What is acquired brain injury?
Acquired Brain Injury or ABI refers to some kind of damage to the brain occurring after birth. Among the most common causes for these injuries are trauma (car accidents, falls or violence), lack of oxygen or blood flow to the brain (hypoxia/ischemia), stroke, infection, toxins and substance abuse. An ABI may affect thinking, communication, behavior and/or physical capabilities. ABI can also can result in difficulties with one’s ability to live independently, function in relationships, work and/or drive.
What is Transitional Neurorehabilitation?
Transitional Neurorehabilitation is a program that involves care geared to clients whose goal is to reintegrate to home and to the community at large. Costs will vary depending on type of program, medical complexity, and recommended therapeutic services, among other factors.
What is Long Term Supported Living?
Long Term Supported Living is designed for clients who reach a stable neurological and functional state but cannot return to independent community based living due to complex medical, cognitive, behavioral or physical challenges and/or personal/family issues as the most common reasons. These clients should be treated with an emphasis on maintaining neuromedical, neurocognitive and neurobehavioral stability and optimizing quality of life. Care should be provided in the least restrictive environment possible with the goal of optimizing social interactions and opportunities, as well as, increasing community based activities.
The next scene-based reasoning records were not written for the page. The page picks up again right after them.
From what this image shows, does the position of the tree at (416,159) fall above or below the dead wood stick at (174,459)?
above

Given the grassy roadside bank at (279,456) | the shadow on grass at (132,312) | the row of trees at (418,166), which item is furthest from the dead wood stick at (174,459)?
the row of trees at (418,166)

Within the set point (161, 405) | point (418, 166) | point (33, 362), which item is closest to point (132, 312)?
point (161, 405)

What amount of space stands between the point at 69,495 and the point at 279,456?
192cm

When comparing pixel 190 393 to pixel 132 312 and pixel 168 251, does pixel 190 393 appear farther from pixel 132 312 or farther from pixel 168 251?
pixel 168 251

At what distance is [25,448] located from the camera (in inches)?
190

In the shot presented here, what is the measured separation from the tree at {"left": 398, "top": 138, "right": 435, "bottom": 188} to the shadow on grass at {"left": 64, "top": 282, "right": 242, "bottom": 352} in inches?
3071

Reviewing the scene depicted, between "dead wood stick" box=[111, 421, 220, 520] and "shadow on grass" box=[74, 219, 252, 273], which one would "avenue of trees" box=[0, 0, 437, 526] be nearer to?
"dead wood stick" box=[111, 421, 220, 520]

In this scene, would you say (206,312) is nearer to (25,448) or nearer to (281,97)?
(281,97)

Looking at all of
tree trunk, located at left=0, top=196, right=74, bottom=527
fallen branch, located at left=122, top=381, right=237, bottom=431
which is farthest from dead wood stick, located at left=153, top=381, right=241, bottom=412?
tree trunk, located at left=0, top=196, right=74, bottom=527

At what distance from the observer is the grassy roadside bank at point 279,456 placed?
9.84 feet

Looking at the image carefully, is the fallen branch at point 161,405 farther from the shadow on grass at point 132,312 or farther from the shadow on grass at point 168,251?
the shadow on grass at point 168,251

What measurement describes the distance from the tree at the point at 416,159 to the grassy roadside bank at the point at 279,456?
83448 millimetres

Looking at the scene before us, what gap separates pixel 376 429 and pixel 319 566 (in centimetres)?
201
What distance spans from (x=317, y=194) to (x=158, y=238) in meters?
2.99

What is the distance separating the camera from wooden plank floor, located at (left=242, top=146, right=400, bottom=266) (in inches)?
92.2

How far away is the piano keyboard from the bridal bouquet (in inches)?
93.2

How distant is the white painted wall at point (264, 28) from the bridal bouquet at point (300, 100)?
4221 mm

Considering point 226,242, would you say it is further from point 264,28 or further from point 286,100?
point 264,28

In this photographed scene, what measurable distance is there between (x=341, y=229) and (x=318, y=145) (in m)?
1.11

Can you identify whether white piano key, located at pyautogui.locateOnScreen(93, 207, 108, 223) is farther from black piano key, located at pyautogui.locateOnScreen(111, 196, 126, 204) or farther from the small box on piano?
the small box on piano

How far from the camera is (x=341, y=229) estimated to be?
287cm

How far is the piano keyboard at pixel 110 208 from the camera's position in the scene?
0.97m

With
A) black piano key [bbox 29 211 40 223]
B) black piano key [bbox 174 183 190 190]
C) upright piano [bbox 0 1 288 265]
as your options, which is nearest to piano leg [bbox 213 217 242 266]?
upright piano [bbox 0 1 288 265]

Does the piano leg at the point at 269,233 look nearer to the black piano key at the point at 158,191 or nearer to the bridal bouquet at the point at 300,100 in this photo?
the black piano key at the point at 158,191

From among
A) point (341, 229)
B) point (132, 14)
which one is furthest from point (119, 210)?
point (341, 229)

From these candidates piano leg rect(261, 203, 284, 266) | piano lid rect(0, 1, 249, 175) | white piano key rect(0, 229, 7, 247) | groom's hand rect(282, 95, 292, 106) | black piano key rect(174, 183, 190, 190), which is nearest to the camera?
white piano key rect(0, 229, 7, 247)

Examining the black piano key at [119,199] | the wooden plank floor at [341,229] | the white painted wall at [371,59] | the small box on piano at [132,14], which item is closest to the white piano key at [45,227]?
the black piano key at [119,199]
Costs will be dependent on the client’s specific needs for staffing and ongoing care.
What are the Tree of Life admission criteria?
The potential client must meet our medical (including behavioral) stability criteria, be at least 18 years of age, and as appropriate, have a discharge disposition in place if a transitional candidate and an identified payor source who has agreed to the financial terms of the admission.
For a more detailed answer, see Admissions and Discharge Criteria.
How is the Tree of Life Services program funded?
The majority of our clients are funded through worker’s compensation or no-fault insurance, private monies, out-of-state (i.e. non-Virginia) Medicaid waivers and occasionally, commercial insurance. It has been our experience that commercial insurance generally does not pay for long term placements and only rarely for transitional neurorehabilitation services (and generally only for medical/rehabilitation services and not room and board).
How should I choose a program for my loved one or client/insured?
We encourage all persons looking at program choices to explore available programs prior to making any decision on placement. We encourage you to tour any program being considered if you are not already familiar with it or the practitioners that will be caring for the client with ABI. When you visit go with a list of questions and take notes so you can compare programs later on prior to making a final decision on placement. Ask for references from other families or providers when exploring program options.
All factors should be considered when making choices about placement including expertise, clinical staff availability, consistency of staffing, facility environment (institutional versus home-like), facility features (i.e. onsite chef, pool, rehabilitation equipment), cost, levels of care surveillance and community access, among other factors.
How should I assess program costs relative to other programs?
Examine whether costs are segregated versus bundled and if the latter what specifically is included. Most programs do not bundle neuropsychological and/or neurorehabilitation medical services. Bundled charges generally provide more cost efficacy to the party paying for the treatment but there can be large variance in bundled per diem (daily) charges as well as what services are included in the bundled charge.
How to make a referral for admission to Tree of Life?
We accept referrals from case managers, hospital discharge planners, health care practitioners, insurance companies, lawyers, and families, among other sources. We are happy to discuss any potential referral by phone or e-mail.
We always request pertinent medical records to review prior to making admission recommendations and may request an onsite evaluation. We are also happy to provide tours of our program and arrange on site meetings with families and/or potential referral sources to facilitate the referral decision making process.